Мы не стали хохотать до упаду, потому что были хорошо воспитанными детьми.

Никого не замечая, папа понесся на улицу. Я хотел было его окликнуть, но Саня удержал меня.

— Не волнуйся, побегает полчаса и вернется. Я по своему отцу знаю.

Действительно, через полчаса папа появился возле подъезда и присел к нам на скамейку. Саня вынул из кармана пачку сигарет.

— Закуривайте, успокаивает.

Папа взял дрожащими пальцами сигарету. Саня ловко зажег спичку.
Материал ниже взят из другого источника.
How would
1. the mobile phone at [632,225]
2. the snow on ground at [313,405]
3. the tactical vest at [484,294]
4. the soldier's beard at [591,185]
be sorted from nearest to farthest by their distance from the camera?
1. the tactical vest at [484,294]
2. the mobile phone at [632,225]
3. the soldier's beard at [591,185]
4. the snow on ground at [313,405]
Папа затянулся и закашлялся.

— Вот, дьявол, с девятого класса не держал во рту этой гадости.

— Неужели ты курил? — я не узнавал своего папы.

— Еще как смалил! — засмеялся папа. — Но бросил решительно и бесповоротно, как и подобает настоящему мужчине.

Мы приготовились слушать папины воспоминания.

— У нас в девятом классе смалили все, — папа еще раз курнул и уже больше не закашлялся. — Учителя и директор махнули на нас рукой, как ни боролись, ничто не помогало. И вдруг все в один прекрасный день бросили.